Jitunews.Com
11 Maret 2018 07:45 WIB

Pengkritik Pemerintah Cepat Ditindak, Fadli: Saya Ngetes Aparat dengan Laporkan Penyebar Hoaks

Fadli menilai hoaks dijadikan sebagai alat politik

Fadli Zon (Twitter @fadlizon)

JAKARTA, JITUNEWS.COMWakil Ketua DPR, Fadli Zon menyebut aparat hukum dinilai oleh masyarakat hanya menindak kasus hoaks hanya pada pihak tertentu. Mereka cepat dalam menindak pelaku di luar pemerintahan atau pengkritik pemerintah, namun lambat dalam menindak jika laporan pelaku di pihak pemerintah.
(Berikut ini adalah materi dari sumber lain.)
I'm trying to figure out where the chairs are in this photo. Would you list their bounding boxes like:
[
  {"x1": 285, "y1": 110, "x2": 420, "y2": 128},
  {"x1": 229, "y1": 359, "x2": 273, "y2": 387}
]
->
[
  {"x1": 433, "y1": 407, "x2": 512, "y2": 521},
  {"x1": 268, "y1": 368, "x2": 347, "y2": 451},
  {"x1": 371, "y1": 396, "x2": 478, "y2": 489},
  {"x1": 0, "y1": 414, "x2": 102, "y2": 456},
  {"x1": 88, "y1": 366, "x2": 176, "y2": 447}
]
“Pengkritik pemerintah justru cepat ditangkap bahkan tanpa surat pemanggilan. Untuk itu saya mencoba mengetes aparat dengan melaporkan beberapa orang yang jelas-jelas menyebar hoaks apakah ditindak,” ungkap Fadli dalam diskusi #WarOnHoax yang digelar Jurnalis Islam Bersatu (JITU) di Jakarta, Sabtu (10/3).

Ia menilai hoaks dijadikan sebagai alat politik. Bahkan, publik menilai pemberantasan hoaks ini yang menajdi korban adalah umat Muslim.



Berkembangnya Hoax Beri Keuntungan untuk Kelompok yang Tak Sejalan dengan Pemerintah

“Saya komplain kenapa aparat getol melabeli Muslim Cyber Army sebagai penyebar hoaks. Sebab tidak bisa aparat melabeli tersangka dengan profiling pelaku apalagi memframing. Sehingga banyak masyarakat menilai justru pemberantasan hoaks ini mayoritas Muslim yang menjadi korban,” ungkapnya.

Fadli menilai pemerintahan Joko Widodo tidak memiliki kepemimpinan yang baik. Banyak kebijakan yang menjadi kontroversi, salah satunya mengenai data kependudukan.

“Registrasi SIM card contohnya, siapa yang menjamin keamanan data di sana. Padahal banyak operator komunikasi di Indonesia dimiliki oleh negara asing,” pungkasnya.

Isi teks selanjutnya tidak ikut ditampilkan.